● AIM: Copy out, exactly as given, every line from the line with "What amount of" to the end of the listing, both of those lines included.

● DATASET EXTRACT:
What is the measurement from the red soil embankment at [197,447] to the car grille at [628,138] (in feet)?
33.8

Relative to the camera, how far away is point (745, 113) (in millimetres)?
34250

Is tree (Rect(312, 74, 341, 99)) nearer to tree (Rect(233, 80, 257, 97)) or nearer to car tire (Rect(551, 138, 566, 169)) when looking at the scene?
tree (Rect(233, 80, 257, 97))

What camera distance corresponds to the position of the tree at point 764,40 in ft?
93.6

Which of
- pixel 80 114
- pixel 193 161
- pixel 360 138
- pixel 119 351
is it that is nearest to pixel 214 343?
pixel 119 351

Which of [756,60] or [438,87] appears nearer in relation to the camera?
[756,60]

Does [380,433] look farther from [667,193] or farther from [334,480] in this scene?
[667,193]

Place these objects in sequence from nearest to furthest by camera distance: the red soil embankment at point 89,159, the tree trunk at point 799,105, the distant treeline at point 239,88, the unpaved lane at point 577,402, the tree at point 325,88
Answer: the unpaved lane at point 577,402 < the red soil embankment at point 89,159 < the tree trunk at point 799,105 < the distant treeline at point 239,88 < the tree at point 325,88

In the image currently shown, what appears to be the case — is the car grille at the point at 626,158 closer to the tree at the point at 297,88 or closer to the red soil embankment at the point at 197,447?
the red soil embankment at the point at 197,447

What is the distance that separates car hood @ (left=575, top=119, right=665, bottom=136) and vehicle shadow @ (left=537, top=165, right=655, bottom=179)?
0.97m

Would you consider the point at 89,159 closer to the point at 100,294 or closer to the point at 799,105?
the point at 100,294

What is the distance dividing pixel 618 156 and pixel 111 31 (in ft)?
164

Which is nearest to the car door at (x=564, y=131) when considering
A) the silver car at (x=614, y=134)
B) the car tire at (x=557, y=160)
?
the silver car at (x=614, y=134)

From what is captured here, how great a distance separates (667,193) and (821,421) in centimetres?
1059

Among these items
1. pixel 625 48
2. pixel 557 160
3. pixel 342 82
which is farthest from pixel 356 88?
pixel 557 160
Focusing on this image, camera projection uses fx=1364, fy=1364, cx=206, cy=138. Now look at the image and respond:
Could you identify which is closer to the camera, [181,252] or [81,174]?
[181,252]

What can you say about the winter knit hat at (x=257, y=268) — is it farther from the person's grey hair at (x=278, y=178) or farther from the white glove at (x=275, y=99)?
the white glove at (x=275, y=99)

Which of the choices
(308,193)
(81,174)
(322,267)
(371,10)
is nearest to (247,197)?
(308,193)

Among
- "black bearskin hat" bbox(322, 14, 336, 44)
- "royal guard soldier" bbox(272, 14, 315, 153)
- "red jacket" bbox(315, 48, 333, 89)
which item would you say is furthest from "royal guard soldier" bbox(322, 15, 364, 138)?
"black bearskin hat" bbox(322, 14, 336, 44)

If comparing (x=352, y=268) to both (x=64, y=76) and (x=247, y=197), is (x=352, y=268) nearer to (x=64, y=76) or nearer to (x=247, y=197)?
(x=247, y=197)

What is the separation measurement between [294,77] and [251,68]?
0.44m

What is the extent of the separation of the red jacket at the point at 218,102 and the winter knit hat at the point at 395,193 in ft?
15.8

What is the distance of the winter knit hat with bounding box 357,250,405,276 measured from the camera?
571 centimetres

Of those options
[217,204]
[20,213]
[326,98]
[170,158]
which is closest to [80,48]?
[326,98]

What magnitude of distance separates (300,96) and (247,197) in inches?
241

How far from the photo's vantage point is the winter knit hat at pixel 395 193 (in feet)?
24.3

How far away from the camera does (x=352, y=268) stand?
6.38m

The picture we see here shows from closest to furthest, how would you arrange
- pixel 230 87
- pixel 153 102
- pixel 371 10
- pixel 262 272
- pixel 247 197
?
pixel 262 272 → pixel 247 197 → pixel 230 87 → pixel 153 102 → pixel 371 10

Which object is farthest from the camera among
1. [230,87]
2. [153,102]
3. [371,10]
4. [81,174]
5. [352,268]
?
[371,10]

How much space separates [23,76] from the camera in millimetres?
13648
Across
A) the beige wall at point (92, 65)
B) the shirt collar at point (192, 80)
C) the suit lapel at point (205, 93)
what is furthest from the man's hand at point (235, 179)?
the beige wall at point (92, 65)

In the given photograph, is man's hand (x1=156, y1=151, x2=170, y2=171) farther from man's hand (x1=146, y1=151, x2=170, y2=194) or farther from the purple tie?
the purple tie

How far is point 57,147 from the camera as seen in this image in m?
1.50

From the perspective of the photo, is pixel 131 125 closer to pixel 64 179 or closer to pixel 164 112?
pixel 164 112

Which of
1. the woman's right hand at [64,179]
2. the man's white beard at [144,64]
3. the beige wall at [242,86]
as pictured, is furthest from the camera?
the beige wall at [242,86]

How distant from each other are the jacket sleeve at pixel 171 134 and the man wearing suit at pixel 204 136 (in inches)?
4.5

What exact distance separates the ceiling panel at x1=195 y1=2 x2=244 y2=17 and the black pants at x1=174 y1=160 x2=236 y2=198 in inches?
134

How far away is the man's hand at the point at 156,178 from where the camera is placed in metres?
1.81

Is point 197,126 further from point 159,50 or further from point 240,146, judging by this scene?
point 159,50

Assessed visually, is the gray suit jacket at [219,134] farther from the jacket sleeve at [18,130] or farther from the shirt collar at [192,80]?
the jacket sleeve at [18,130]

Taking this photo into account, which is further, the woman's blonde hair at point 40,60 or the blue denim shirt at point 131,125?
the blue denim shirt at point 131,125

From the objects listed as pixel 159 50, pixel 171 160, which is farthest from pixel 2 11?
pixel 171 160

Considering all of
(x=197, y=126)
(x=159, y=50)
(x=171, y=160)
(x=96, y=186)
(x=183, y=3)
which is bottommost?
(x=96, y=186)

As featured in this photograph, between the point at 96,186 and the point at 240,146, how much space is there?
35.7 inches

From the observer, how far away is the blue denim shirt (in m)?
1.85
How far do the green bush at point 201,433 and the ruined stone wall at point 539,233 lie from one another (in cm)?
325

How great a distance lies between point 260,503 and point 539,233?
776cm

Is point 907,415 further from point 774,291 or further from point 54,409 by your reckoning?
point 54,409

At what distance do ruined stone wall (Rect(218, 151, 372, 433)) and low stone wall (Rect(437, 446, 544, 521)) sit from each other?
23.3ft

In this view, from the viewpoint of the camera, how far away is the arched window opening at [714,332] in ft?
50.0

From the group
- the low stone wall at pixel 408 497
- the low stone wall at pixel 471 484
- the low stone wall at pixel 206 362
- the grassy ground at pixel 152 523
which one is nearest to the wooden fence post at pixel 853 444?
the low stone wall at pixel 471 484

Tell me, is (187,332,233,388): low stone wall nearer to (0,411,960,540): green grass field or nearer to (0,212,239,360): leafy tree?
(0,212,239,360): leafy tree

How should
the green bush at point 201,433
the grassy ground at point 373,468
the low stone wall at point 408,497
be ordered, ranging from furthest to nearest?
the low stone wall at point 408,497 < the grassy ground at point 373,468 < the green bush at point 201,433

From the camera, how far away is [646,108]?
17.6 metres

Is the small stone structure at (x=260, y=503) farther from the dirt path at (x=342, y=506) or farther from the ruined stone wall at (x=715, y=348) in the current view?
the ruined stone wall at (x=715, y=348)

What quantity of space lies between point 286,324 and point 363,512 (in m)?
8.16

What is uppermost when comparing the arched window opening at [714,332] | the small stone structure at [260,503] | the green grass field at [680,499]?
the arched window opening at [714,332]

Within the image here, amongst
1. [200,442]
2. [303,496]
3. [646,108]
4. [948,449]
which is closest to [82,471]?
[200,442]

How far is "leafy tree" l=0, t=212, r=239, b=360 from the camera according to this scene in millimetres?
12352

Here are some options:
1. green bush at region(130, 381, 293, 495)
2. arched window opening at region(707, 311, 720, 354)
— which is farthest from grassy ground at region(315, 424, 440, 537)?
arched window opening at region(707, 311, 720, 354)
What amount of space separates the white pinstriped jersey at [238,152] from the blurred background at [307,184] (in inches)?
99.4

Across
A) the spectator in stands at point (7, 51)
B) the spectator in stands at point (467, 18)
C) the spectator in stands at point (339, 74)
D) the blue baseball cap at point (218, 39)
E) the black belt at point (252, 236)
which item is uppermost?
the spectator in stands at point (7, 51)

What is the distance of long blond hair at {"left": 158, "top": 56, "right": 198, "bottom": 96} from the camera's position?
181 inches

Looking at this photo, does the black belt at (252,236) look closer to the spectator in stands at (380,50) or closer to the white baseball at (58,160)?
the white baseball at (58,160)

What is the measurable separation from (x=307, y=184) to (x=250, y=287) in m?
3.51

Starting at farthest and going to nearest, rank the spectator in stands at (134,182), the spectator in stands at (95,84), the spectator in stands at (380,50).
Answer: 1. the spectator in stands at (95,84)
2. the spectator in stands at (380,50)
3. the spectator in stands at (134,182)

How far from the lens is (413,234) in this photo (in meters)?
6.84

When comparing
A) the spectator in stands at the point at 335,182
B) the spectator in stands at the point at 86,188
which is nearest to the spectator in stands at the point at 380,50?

● ANSWER TO THIS PROBLEM:
What amount of space separates the white pinstriped jersey at [238,152] from the blurred background at [307,184] (in inches)?
99.4

Across
A) the spectator in stands at point (7, 51)
B) the spectator in stands at point (467, 18)
C) the spectator in stands at point (339, 74)
D) the blue baseball cap at point (218, 39)
E) the black belt at point (252, 236)
which item is uppermost?
the spectator in stands at point (7, 51)

What is the distance of long blond hair at {"left": 158, "top": 56, "right": 198, "bottom": 96} from the camera's position?
181 inches

Looking at this photo, does the black belt at (252,236) look closer to the spectator in stands at (380,50) or closer to the white baseball at (58,160)?
the white baseball at (58,160)

What is the measurable separation from (x=307, y=184) to (x=250, y=287) in m?
3.51

Starting at farthest and going to nearest, rank the spectator in stands at (134,182), the spectator in stands at (95,84), the spectator in stands at (380,50).
Answer: 1. the spectator in stands at (95,84)
2. the spectator in stands at (380,50)
3. the spectator in stands at (134,182)

How far from the lens is (413,234) in this photo (in meters)?
6.84

When comparing
A) the spectator in stands at the point at 335,182
B) the spectator in stands at the point at 86,188
which is nearest to the spectator in stands at the point at 380,50?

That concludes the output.